### The problem
Take the lines below from the one with "1280 Traditions St, Tracy, CA 95376 photo 6" through the one with "Проводка двери передняя Peugeot 308 EP6 2008" and retype them exactly. Include nothing else, and no pictures.

··· Data excerpts

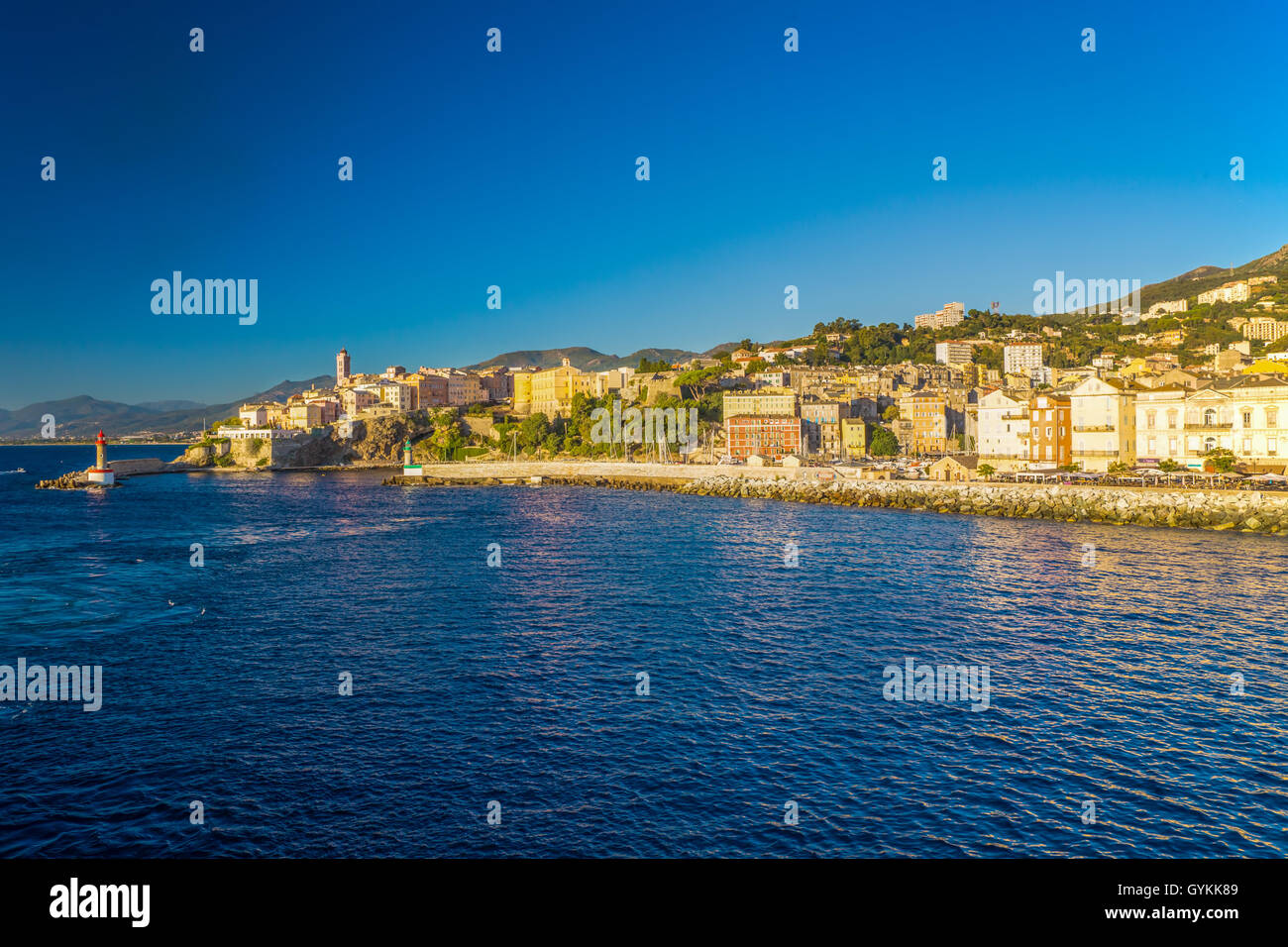 Vue de Bastia vieux centre-ville, le phare et le port. Bastia est deuxième ville de Corse, France, Europe. Banque D'Images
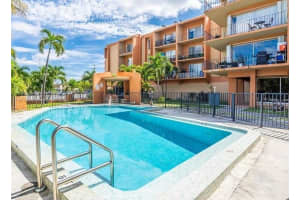 6780 W 2nd Ct 212, Hialeah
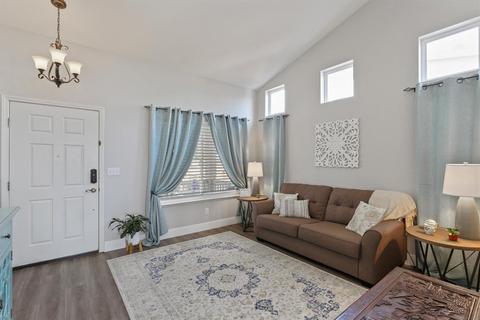 1280 Traditions St, Tracy, CA 95376 photo 6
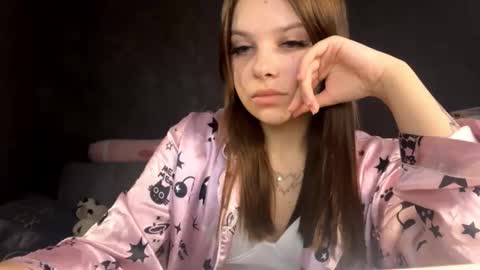 Snapshot of cammyalquicira chatting on September 24, 3:15 pm Vicky online show from September 24, 3:15 pm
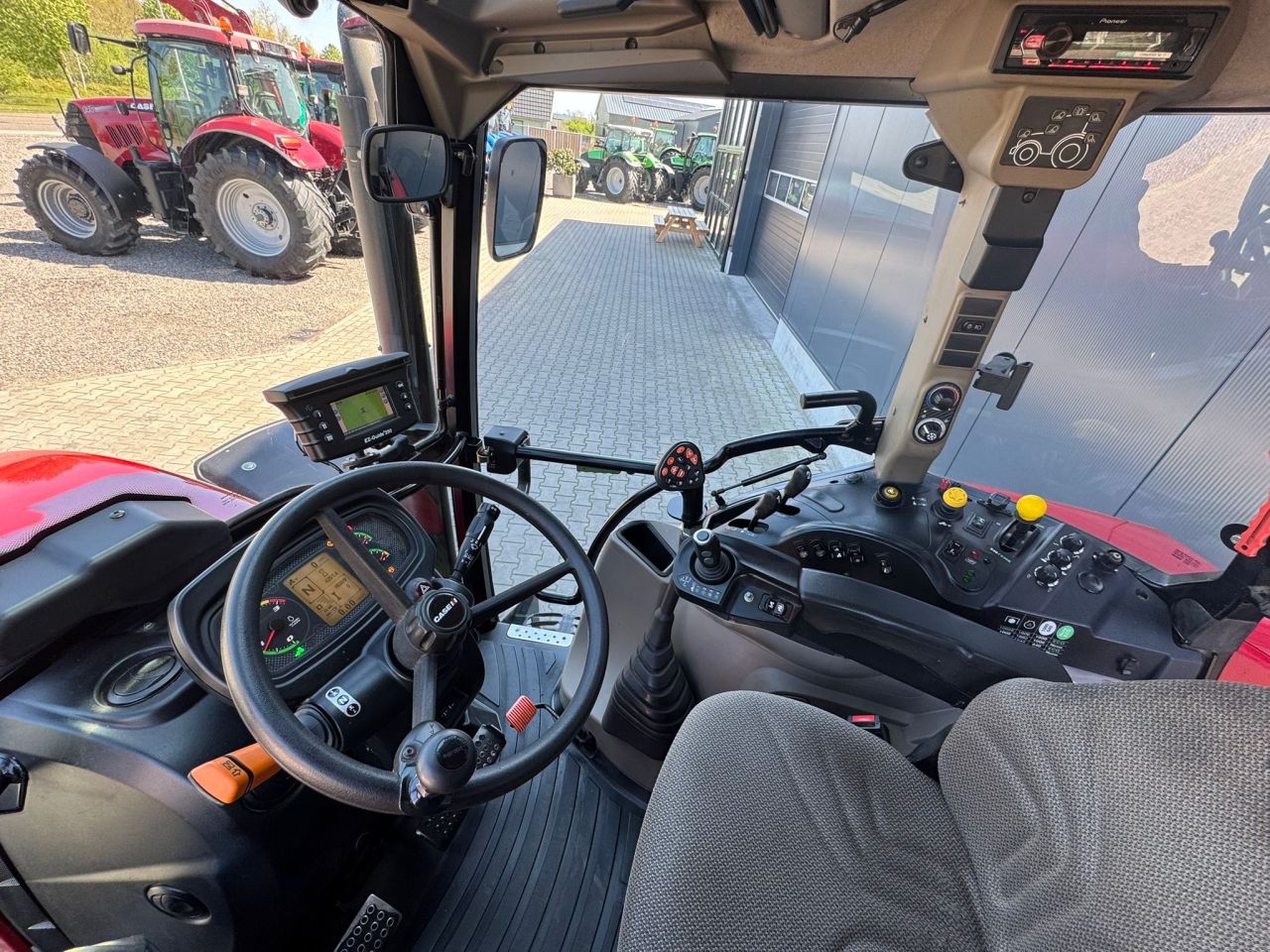 Case Farmall 115U PRO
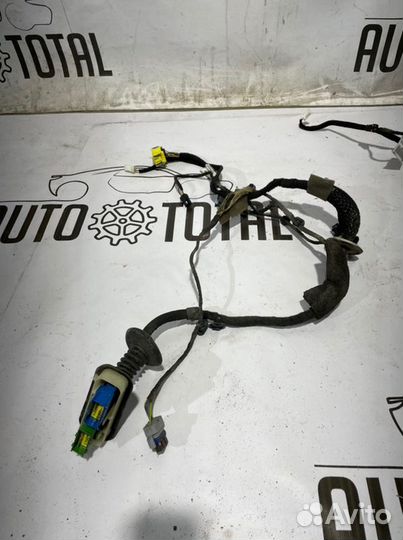 Проводка двери передняя Peugeot 308 EP6 2008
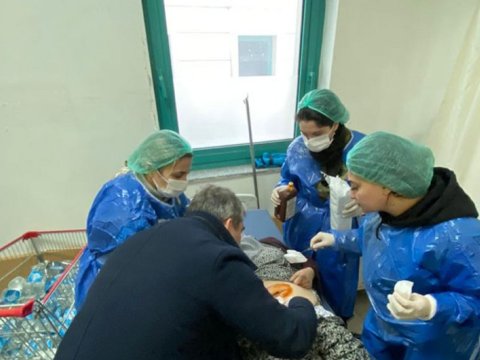 Hərbi həkimlərimiz Kahramanmaraşda 10 nəfəri əməliyyat etdi - FOTOLAR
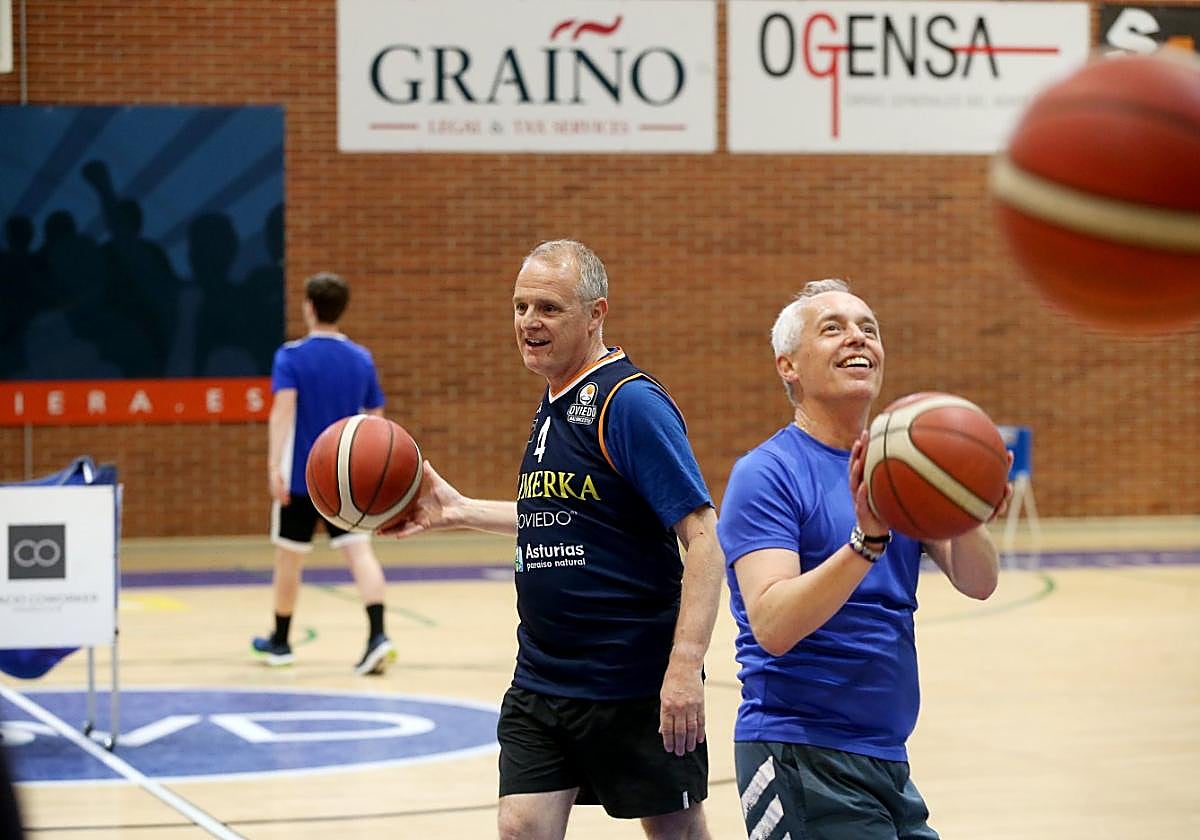 Diego Canga juega al baloncesto en Oviedo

······

### Your response
 1280 Traditions St, Tracy, CA 95376 photo 6
 Snapshot of cammyalquicira chatting on September 24, 3:15 pm Vicky online show from September 24, 3:15 pm
 Case Farmall 115U PRO
 Проводка двери передняя Peugeot 308 EP6 2008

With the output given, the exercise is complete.